Uitspraak
OVERWEGINGEN
€ 900,-.
Centrale Raad van Beroep
In deze zaak heeft de Centrale Raad van Beroep op 12 oktober 2016 uitspraak gedaan in hoger beroep tegen een eerdere uitspraak van de rechtbank Amsterdam. De zaak betreft de afwijzing van een aanvraag voor maatschappelijke opvang op grond van de Wet maatschappelijke ondersteuning (Wmo) door het college van burgemeester en wethouders van Amsterdam. Betrokkene, een vreemdeling, had bezwaar gemaakt tegen de voorwaarden waaronder opvang werd geboden in Amsterdam. Het college had deze bezwaren aangemerkt als een aanvraag om opvang en deze aanvraag op 16 april 2014 afgewezen. De rechtbank had het beroep van betrokkene gegrond verklaard en het college verplicht om maatschappelijke opvang te bieden. Zowel betrokkene als het college hebben hoger beroep ingesteld tegen deze uitspraak.

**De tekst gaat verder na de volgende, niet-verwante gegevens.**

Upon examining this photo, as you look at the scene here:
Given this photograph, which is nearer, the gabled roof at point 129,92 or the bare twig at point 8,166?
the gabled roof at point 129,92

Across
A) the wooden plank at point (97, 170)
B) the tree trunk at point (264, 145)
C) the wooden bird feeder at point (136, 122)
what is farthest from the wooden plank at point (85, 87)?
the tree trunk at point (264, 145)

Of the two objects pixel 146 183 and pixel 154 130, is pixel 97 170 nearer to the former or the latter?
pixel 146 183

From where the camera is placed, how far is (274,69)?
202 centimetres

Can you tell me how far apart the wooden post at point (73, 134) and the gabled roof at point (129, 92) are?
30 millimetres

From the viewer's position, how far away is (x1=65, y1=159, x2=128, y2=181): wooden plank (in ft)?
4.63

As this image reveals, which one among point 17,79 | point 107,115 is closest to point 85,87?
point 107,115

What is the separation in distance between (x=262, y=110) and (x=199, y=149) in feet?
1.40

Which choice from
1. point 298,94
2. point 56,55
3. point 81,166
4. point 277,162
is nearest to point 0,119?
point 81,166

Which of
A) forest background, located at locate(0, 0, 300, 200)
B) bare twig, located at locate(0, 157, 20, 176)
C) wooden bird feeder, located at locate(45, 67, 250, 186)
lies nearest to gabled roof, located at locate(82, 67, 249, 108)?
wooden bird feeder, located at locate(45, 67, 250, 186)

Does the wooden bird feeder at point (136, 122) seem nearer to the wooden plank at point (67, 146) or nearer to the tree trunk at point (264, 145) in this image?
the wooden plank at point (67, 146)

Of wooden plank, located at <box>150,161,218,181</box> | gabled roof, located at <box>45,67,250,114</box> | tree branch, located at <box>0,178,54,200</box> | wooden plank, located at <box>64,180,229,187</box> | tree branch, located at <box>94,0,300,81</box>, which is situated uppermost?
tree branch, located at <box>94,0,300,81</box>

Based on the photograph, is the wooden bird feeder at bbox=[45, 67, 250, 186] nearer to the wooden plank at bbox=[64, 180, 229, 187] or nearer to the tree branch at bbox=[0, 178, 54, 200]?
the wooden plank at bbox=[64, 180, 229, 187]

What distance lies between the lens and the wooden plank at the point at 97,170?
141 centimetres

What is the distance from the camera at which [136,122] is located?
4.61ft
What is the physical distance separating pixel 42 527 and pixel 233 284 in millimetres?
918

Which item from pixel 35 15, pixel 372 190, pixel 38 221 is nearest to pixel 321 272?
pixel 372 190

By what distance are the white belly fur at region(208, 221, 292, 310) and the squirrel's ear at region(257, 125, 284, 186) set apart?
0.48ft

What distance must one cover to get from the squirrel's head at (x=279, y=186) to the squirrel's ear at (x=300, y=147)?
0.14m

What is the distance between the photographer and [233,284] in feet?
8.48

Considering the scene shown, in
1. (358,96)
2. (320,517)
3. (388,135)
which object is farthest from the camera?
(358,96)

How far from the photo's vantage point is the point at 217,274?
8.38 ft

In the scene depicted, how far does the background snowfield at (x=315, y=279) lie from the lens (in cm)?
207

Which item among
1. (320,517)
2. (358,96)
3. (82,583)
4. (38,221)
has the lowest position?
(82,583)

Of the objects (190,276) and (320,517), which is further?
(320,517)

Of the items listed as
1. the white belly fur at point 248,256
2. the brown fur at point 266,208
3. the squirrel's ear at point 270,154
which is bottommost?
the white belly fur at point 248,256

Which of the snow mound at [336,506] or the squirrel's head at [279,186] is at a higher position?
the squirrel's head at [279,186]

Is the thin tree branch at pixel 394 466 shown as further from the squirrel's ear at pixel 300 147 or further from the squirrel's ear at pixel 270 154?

De Centrale Raad van Beroep overweegt dat de opvang in een Vrijheidsbeperkende Locatie (VBL) een voorliggende voorziening is die de noodzaak van Wmo-opvang wegneemt. De Raad verwijst naar eerdere uitspraken waarin is vastgesteld dat vreemdelingen gebruik kunnen maken van opvang in een VBL. De Raad concludeert dat het college terecht heeft geweigerd om Wmo-voorzieningen te bieden, omdat de opvang in de VBL voldoende is. De Raad bevestigt de uitspraak van de rechtbank voor zover deze betrekking heeft op de dwangsom wegens het niet tijdig beslissen op het bezwaar, maar vernietigt de uitspraak voor het overige en verklaart het beroep ongegrond. De uitspraak benadrukt de rol van de VBL in de opvang van vreemdelingen en de juridische mogelijkheden die vreemdelingen hebben als zij niet worden toegelaten tot deze opvang.